New York Federal Criminal Practice Blog
August 15, 2008

EDNY Judge Block Imposes 60-month Sentences in Securities Fraud Case Instead of Guideline Sentences of 360 months to Life

Rejecting the “patently absurd” and “draconian” sentences of 360 months to life dictated by the Guidelines in a securities fraud case, and holding that sentences in white collar cases should not be “a black stain on common sense,” EDNY Judge Block imposed instead sentences of 60 months each on two brothers convicted of a classic pump and dump scheme.  Although the defendants in United States v. Parris, 05-cr-636 (FB) (E.D.N.Y. August 14, 2008), were “deserving of the punishment [he had] meted out,” Judge Block found their crimes “were not of the same character and magnitude as the securities-fraud prosecutions of those who have been responsible for wreaking unimaginable losses on major corporations and, in particular, on their companies’ employees and stockholders, many of whom lost their pensions and were financially ruined.” 

The case is remarkable not just for the extent of the variance from the applicable guideline sentence and its reasoning (essentially, that the guideline sentence was simply too much), but also because the prosecutors evidently agreed with him and assisted in a “collaborative effort” to ameliorate the Guidelines’ effect.


Convicted of securities fraud and witness tampering after trial, the Parris brothers faced an adjusted offense level of 42, as a result of a “piling on” of adjustments, including adjustments for loss, number of victims, sophisticated means, director status, managerial role and obstruction.  Finding each adjustment justified as a matter of pure Guidelines calculation, and also finding that there was no basis for a traditional downward departure, the judge nonetheless concluded that a Guidelines sentence would be “draconian” and therefore inappropriate to use as the “initial benchmark” in determining the sentences he would impose.  Accordingly, he turned to the parties for alternative means of “realistic guidance.” 

Judge Block noted that “[t]o its credit, the Government shared [the court’s] angst,” and joined the court in “a collaborative effort to search for an effective means to avoid what Judge Rakoff [in United States v. Adelson, 441 F.Supp.2d 506, 512 (S.D.N.Y. 2006))] has appropriately described as ‘the utter travesty of justice that sometimes results from the guidelines’ festish with absolute arithermetic.’”  In fact, the government helpfully provided the court with a compendium of securities fraud sentences going back to 2001, so that the court could consider the defendants’ sentences in the context of nationwide similarities.  (Interestingly, the court had sought similar information from the Sentencing Commission, but found that “it does not keep such statistics” – so much for the Commission’s raison d’être to reduce nationwide sentencing disparities.)

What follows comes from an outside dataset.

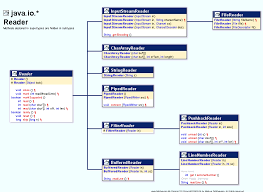 pattern java file io class hierarchy diagram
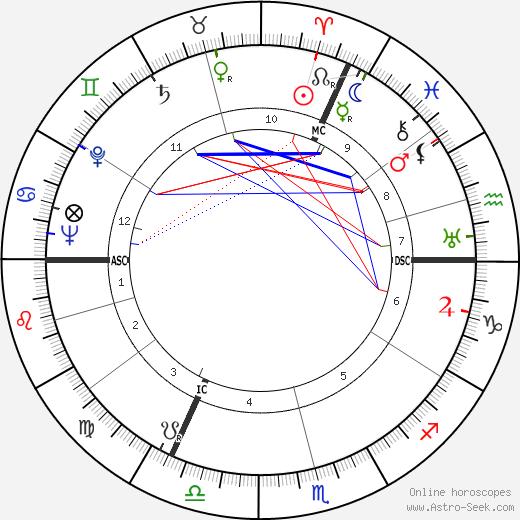 Hans Diergarten день рождения гороскоп, Hans Diergarten Натальная карта онлайн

The court imposed sentences of 60 months on both defendants, citing two primary reasons: sentencing patterns based on the relative seriousness of similar cases, and disproportionality in the relentless accumulation of upward adjustments in securities fraud cases. 

First, while it was “realistically impossible ‘to line up similarly situated defendants on a national scale,’” the government’s compendium of cases was relevant to “the relative seriousness of the nature of the defendants’ crimes under 18 U.S.C. § 3553(a)(1).”  In particular, “there was a correlation between the losses in those cases and the periods of incarceration” – cases with enormous losses yielding sentences in double-digit terms of imprisonment (in years) and those with losses less than $100 million resulting in sentences of single-digit terms.  The 360 month to life sentence was driven by Congressional “disdain for corporate predators,” but, now free to disagree with the Guidelines as long as he stated “sufficient justifications,” Judge Block held that such a sentence would be “unreasonable as a matter of law” for the Parrris brothers, who “were simply not in the same league as the likes of Enron, Worldcom and Computer Associates defendants.”

Second, the court also disagreed with “the guidelines’ ‘one-shoe-fits-all’ approach for its number of victims, officer/director and manager/supervisor enhancements.  Thus, in all securities-fraud cases, once the threshold of 250 victims is met, the same 6 points applies for victim enhancement, whether the number of victims be in the neighborhood of 500, as apparently in this case, or in the hundreds of thousands, as in Worldcom.  The three-point leadership role enhancement attaches regardless, for example, of whether the requisite minimum of five, as here, were supervised or 500.  As for the four-level enhancement for officers and directors, there is simply no accounting for the differences their decisions may have had on destroying a major corporation affecting the lives of hundreds of thousands, compared to decisions – although inexcusable – of those jeopardizing the investments of several hundred investors in speculative penny stocks.”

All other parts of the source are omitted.